This invention relates generally to speech and more particularly to speech recognition, compression, and transmission.
It has long been recognized that analog speech signals contain numerous redundant sounds so as to make such signals not suitable for efficient data transmission. In a direct human interaction situation this inefficiency is tolerable. The technical requirements to cope with inefficient speech transmission though become infeasible due to cost, time, and the increased memory storage which is rendered necessary because of the inefficiency.
A need exists for a system which can take an analog speech signal and translate it into a digital form which is reconstructable after transmission or storage. This type of device is generally referred to as a "vocoder".
A vocoder was discussed by Richard Schwartz et al in his paper entitled "A Preliminary Design of a Phonetic Vocoder Based on a Diphone Model" published in the IEEE International Conference on Acoustics, Speech and Signal Processing (ICASSP 80) proceedings of Apr. 9, 10, 11, 1980 in Denver, Colo. (ICASSP 80 vol. 1, pg. 32-35). The diphone model of Schwartz et al entails a phonetic vocoder operation at 100 b/s. With each phoneme of the speech, the vocoder generates a duration and single pitch value. An inventory of diphone templates is used to synthesize the phoneme string. Additionally the diphone templates are utilized to initially establish which phonemes are being transmitted in the analog speech. A diphone exists from the middle of one phoneme to the middle of the next phoneme. Due to the structure and stringing ability of a diphone, it is highly cumbersome in use and is generally ineffective in speech synthesis.
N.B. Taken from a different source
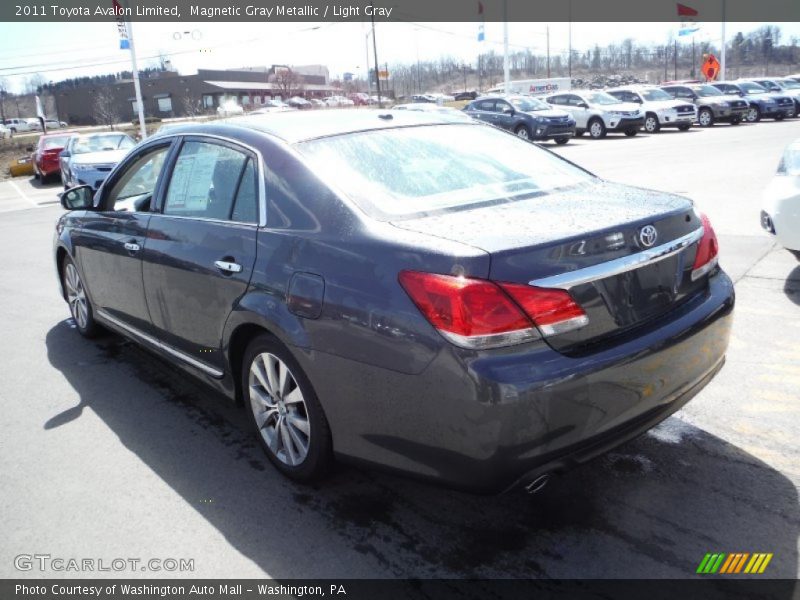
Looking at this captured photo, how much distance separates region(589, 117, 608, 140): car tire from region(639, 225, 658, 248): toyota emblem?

Diphone synthesis requires the use of an elaborate acoustic-to-phonetic rule algorithm so as to create intelligible speech. This extensive acoustic -to-phonetic rule algorithm requires a great deal of time and hardware to be effective.
Intrinsic to the recognition of an analog speech is the use of a methodology which breaks the analog speech into its component parts which may be compared to some library for identification. Numerous methods and apparatuses have evolved so as to approximate the human speech and to model it. These modeling techniques include the voder, linear predictive filters, and other devices.
One such method of analyzing the analog speech was discussed by James L Flanagan in the article "Automatic Extraction of Format Frequencies from Continuous Speech" first printed in J. Acoust. Soc. Am., Vol. 28, pp. 110-118, January 1956, incorporated hereinto by reference.
In the article, Flanagan discusses two electronic devices which automatically extract the first three formant frequencies from continuous speech. These devices yield continuous DC output voltages whose magnitudes as functions of time represent the formant frequencies of the speech. Although the formant frequencies are in an analog form, use of an analog-digital (AD) converter readily transforms these formant frequencies into digital form which is more suitable for use in an electronic environment.
Another method was discussed by H. K. Dunn in his article "Methods of Measuring, Vowel Formant Bandwidths" J. Acoust. Soc. Am., Vol. 33, pp. 1737-1746, December 1961, incorporated hereinto by reference. In the article, Dunn discloses the use of spectrums of real speech and the use of an artificial larynx in an application to real subjects.
It is clear therefore that an efficient methodology and apparatus for transformation of an analog speech signal to a approximating digital form does not exist. The mere recognition of formants or the use of diphones in the synthesis of the perceived speech is inaccurate and does not allow for quality recordation and transmission of data representation of the original speech signal.